What certain life sciences companies fear most, Bass claimed, was not him and Spangenberg as individuals, but the challenge to a cosy consensus they represent and what their actions could lead to: “We have said that we are going to be filing against less than 1% of drugs, so I don’t think that the pharma companies are scared of us. But they see the process that we have begun as being one that will cause them major problems. Going in front of three judges at the PTAB is very different to putting a charismatic lawyer in front of a jury. At the PTAB you have to win on the merits and nothing else.” The point being, I suppose, that the Bass/Spangenberg initiative is one that all kinds of other entities could follow and, indeed, have already begun to. But it’s not just hedge fund investors who could get involved, the AIA allows anyone to file an IPR for whatever reason; so that could also include NGOs, wealthy individuals and, who knows, perhaps even insurance companies and US government agencies.

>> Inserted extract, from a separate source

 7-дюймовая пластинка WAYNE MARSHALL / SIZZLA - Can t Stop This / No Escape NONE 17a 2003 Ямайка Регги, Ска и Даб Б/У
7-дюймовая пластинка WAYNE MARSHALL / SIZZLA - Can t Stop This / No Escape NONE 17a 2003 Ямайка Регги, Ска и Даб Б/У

During the patent reform legislative process now taking place in both houses of Congress different ways to reform the IPR system to reduce the perceived threat posed by investors such as Bass have been proposed. These include: exempting the life sciences industries from IPRs altogether, or significantly reducing their exposure to them; limiting the right to file an IPR petition to companies being sued or in other ways targeted by the relevant patent holder; and restricting the rights of those who stand to make a direct financial gain from an IPR to file one.

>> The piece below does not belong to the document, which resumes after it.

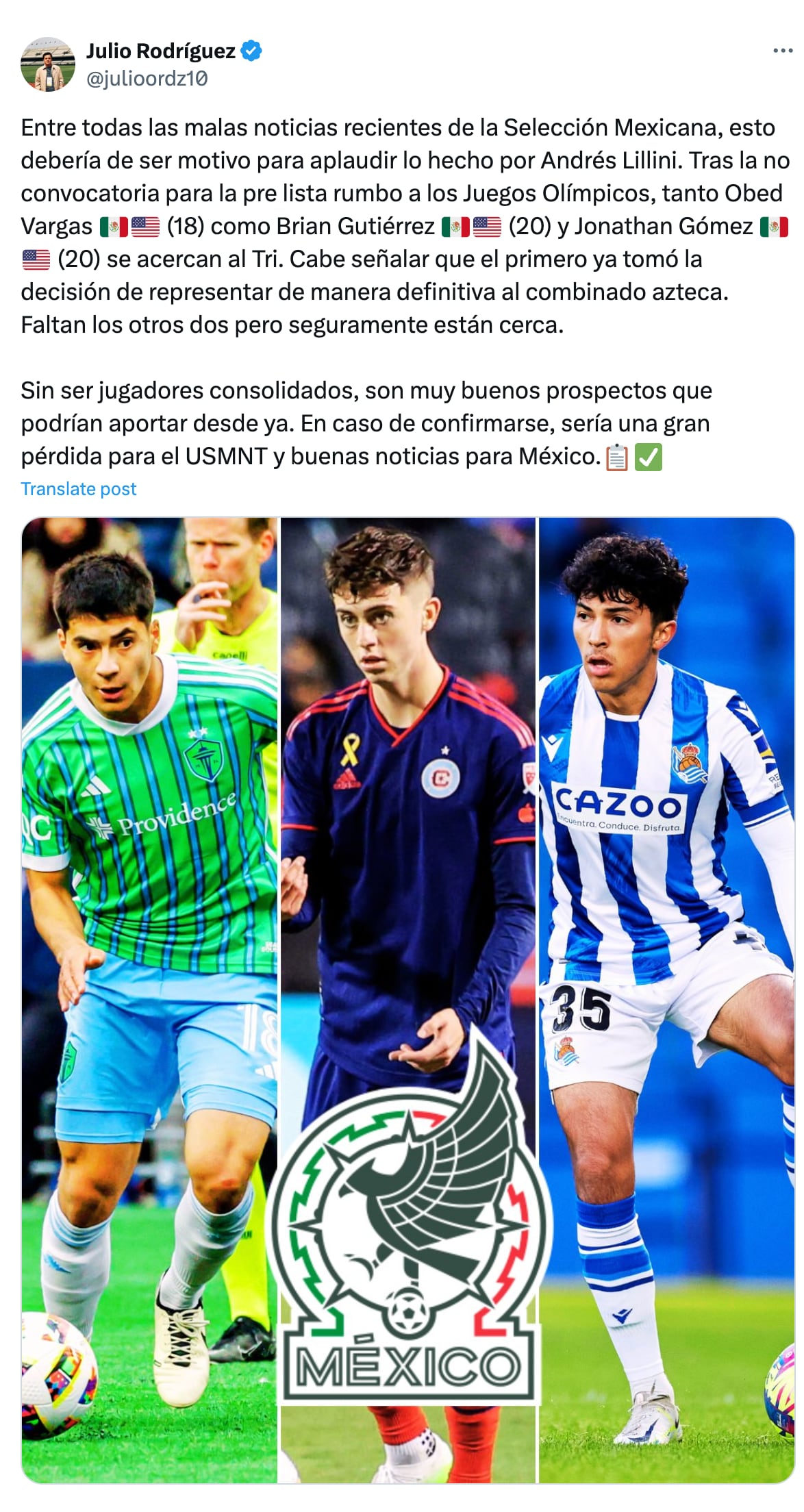 Joyas mexicoamericanas en el Tricolor.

“We are worried about possible legislative changes, sure; but we are also focused every single day on managing the challenges that arise,” Bass said. He did expand on that, but I was reminded of something I was told when I was in Silicon Valley earlier this year along the lines of “there is no-one in the any legislator’s office who knows the patent system or is smarter than Erich Spangenberg”. In short, if obstacles are put up, IPNav’s founder has the ability and the insight to help Bass find ways round them. After all, as Bass explained to me, it was Spangenberg who identified the pharma IPR opportunity in the first place and then sold it as an idea to Bass having been introduced to him via mutual friends (the pair have homes just streets away from each other in Dallas, but had never met before last year).

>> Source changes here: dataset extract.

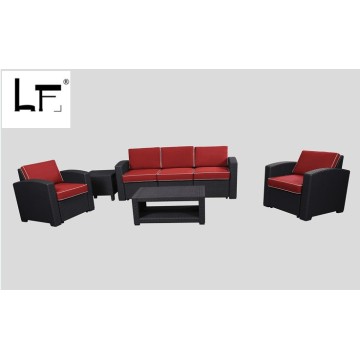 New model outdoor rattan garden sofa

It’s hard to disagree with claims that the authors of the America Invents Act did not foresee hedge funds challenging life sciences patents and that the Bass/Spangenberg actions are an unintended consequence of that legislation. But it is also undoubtedly the case that Congress mandated that any and all types of party have the right to challenge patents they feel should not have been granted. And having spoken to Bass, it is clear to me that whatever profit he ends up making from his challenges and in whatever ways he generates it, he genuinely thinks that the rights his IPR petitions have targeted were incorrectly awarded.
This blog has given extensive coverage to how IPRs are used by Big Tech companies and other major players to issue multiple challenges to patents owned by SMEs and NPEs that have sued them, pushing up plaintiff costs and subjecting them to serial jeopardy. Bass, by contrast, has focused his sights on large companies with deep pockets that can afford to defend cases at the PTAB, even if they would prefer not to. At the end of the process, if they end up losing the patent in question then that is merely an IPR doing what it is supposed to do. Preventing or deterring someone from initiating an IPR because you do not like their business model is exactly the same as seeking to prevent someone from litigating because you do not like their business model. From where I sit, neither is the right thing to do. In the end, I suppose, you either believe in high quality patents or you don’t.